* _Reading text_
»»
Refer toDynamic shape args description

Example

compile_options = nncase.CompileOptions()

compile_options.target = "cpu" #"k230"
compile_options.dump_ir = True  # if False, will not dump the compile-time result.
compile_options.dump_asm = True
compile_options.dump_dir = "dump_path"
compile_options.input_file = ""

# preprocess args
compile_options.preprocess = False
if compile_options.preprocess:
    compile_options.input_type = "uint8" # "uint8" "float32"
    compile_options.input_shape = [1,224,320,3]
    compile_options.input_range = [0,1]
    compile_options.input_layout = "NHWC" # "NHWC"
    compile_options.swapRB = False
    compile_options.mean = [0,0,0]
    compile_options.std = [1,1,1]
    compile_options.letterbox_value = 0
    compile_options.output_layout = "NHWC" # "NHWC"

ImportOptions

Definition

The details of all attributes are following.

Attribute Data Type Required Description
output_arrays string N output array name

Example

# import_options
import_options = nncase.ImportOptions()
import_options.output_arrays = 'output' # Your output node name

PTQTensorOptions

Definition

PTQTensorOptions is used to configure PTQ options. The details of all attributes are following.

Attribute Data Type Required Description
calibrate_method string N Specify calibrate method, 'NoClip' by default. 'Kld' is optional. Must be configured when use quantification.
samples_count int N The number of calibration data sets. Must be configured when use quantification.
finetune_weights_method string N Finetune weights method,'NoFineTuneWeights' by default. 'UseSquant' is optional.
quant_type string N Type of data quantification,'uint8' by default. 'int8','int16' are optional.
w_quant_type string N Type of weights quantification,'uint8' by default. 'int8','int16' are optional.
dump_quant_error bool N Specify whether dump quantification error, False by default. The parameters following worked when dump_ir=True.
dump_quant_error_symmetric_for_signed bool N Specify whether dump quantification error by symmetric for signed number,True by default.
quant_scheme string N specify the path of quantification scheme file,"" by default.
quant_scheme_strict_mode bool N Specify whether strictly follow quant_scheme for quantification, False by default.
export_quant_scheme bool N Specify whether export quantification scheme, False by default.
export_weight_range_by_channel bool N Specify whether export weights range by channel, False by default.

Detailed information about quantitative profiles can be found at Mix Quant

set_tensor_data()

Definition
set_tensor_data(calib_data)
Parameters
Attribute Data Type Required Description
calib_data byte[] Y The data for calibrating.
««
* _To-do list_
1. Reproduce the nncase options documentation word for word, starting at the words "compile_options = nncase.CompileOptions()" and ending after the words "the compile-time result.".
2. Carry on the nncase options documentation from the point where it stops.

* _Extracted entries_
»»
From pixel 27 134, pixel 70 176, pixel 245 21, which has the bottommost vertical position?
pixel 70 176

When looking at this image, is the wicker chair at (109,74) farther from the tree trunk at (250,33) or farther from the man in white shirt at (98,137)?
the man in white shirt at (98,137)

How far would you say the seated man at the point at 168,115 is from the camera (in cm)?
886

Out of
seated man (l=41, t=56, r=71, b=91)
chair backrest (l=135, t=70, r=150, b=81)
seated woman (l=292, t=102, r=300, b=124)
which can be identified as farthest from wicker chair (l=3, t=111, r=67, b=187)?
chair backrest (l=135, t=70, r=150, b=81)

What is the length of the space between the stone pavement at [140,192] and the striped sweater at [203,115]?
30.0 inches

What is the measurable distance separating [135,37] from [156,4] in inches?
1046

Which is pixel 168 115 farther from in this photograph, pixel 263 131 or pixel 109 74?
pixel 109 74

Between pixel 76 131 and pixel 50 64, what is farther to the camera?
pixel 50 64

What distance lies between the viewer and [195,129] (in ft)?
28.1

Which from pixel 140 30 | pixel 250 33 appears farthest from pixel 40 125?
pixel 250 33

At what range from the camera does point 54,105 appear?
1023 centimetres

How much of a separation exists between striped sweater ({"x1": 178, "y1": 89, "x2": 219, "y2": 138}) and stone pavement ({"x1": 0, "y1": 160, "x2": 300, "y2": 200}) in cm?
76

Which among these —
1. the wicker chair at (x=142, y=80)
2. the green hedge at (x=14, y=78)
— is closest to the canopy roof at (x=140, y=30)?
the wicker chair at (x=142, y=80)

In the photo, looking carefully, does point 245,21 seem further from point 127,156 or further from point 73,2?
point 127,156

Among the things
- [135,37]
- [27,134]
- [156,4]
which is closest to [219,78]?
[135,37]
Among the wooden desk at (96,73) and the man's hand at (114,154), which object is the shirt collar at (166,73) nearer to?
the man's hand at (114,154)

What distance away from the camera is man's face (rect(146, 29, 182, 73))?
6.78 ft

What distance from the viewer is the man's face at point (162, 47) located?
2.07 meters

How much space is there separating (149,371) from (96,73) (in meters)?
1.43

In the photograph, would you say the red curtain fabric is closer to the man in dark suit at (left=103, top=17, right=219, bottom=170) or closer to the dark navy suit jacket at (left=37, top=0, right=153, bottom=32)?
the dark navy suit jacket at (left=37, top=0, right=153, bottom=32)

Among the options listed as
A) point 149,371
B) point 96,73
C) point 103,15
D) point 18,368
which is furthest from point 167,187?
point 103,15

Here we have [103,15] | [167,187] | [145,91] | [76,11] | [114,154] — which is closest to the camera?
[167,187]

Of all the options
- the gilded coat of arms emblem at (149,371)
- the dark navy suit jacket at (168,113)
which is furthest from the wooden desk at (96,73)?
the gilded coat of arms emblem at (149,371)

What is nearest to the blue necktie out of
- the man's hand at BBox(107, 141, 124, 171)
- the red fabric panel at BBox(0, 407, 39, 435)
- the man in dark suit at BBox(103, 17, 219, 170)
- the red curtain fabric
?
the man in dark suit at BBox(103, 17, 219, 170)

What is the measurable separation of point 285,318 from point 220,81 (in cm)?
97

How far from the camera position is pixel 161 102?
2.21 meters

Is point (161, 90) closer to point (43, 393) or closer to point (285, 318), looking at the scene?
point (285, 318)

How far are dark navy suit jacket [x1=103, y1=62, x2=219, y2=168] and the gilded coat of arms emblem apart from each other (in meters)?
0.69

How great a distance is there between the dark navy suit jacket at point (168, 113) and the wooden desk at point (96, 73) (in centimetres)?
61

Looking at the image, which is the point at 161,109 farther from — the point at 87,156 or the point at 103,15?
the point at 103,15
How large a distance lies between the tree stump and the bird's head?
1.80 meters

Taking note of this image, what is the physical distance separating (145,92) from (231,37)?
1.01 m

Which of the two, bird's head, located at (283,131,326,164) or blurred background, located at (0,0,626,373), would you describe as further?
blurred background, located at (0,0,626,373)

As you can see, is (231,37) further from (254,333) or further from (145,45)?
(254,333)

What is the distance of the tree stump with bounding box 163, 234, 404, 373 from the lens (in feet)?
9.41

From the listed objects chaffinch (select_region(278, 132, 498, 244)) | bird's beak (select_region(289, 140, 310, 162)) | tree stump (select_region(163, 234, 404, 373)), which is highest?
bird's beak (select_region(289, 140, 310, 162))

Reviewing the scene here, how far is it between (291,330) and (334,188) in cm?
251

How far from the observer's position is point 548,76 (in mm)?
««
* _Answers provided_
1.
compile_options = nncase.CompileOptions()

compile_options.target = "cpu" #"k230"
compile_options.dump_ir = True  # if False, will not dump the compile-time result.

2.
Returns

N/A

Example
# If model has multiple inputs, calib_data format is "[[x1, x2,...], [y1, y2,...], ...]"
# e.g. Model has three inputs (x, y, z), the calib_data is '[[x1, x2, x3],[y1, y2, y3],[z1, z2, z3]]'

calib_data = [[np.random.rand(1, 3, 224, 224).astype(np.float32), np.random.rand(1, 3, 224, 224).astype(np.float32)]]

# ptq_options
ptq_options = nncase.PTQTensorOptions()
ptq_options.samples_count = len(calib_data[0])
ptq_options.set_tensor_data(calib_data)

Compiler

Description

Compiler is used to compile models.

Example

compiler = nncase.Compiler(compile_options)

import_tflite()

Description

Import tflite model.

Definition
import_tflite(model_content, import_options)
Parameters
Attribute Data Type Required Description
model_content byte[] Y The content of model.
import_options ImportOptions Y Import options
Returns

N/A

Example
model_content = read_model_file(model)
compiler.import_tflite(model_content, import_options)

import_onnx()

Description

Import onnx model.

Definition
import_onnx(model_content, import_options)
Parameters
Attribute Data Type Required Description
model_content byte[] Y The content of model.
import_options ImportOptions Y Import options
Returns

N/A

Example
model_content = read_model_file(model)
compiler.import_onnx(model_content, import_options)

use_ptq()

Description

Enable PTQ.

Definition
use_ptq(ptq_options)
Parameters
Attribute Data Type Required Description
ptq_options PTQTensorOptions Y PTQ options.
Returns

N/A

Example
compiler.use_ptq(ptq_options)

compile()

Description

Compile model.

Definition
compile()
Parameters

N/A

Returns

N/A

Example
compiler.compile()

gencode_tobytes()

Description

Generate byte code for model.

Definition
gencode_tobytes()
Parameters

N/A

Returns

bytes[]

Example
kmodel = compiler.gencode_tobytes()
with open(os.path.join(infer_dir, 'test.kmodel'), 'wb') as f:
    f.write(kmodel)

nncase inference APIs

Nncase provides inference APIs to inference kmodel. You can make use of it to check the result with runtime for deep learning frameworks.

MemoryRange

Description

MemoryRange is used to describe the range to memory.

Attribute Data Type Required Description
location int N Specify the location of memory. 0 means input, 1 means output, 2 means rdata, 3 means data, 4 means shared_data.
dtype python data type N data type
start int N The start of memory
size int N The size of memory

Example

mr = nncase.MemoryRange()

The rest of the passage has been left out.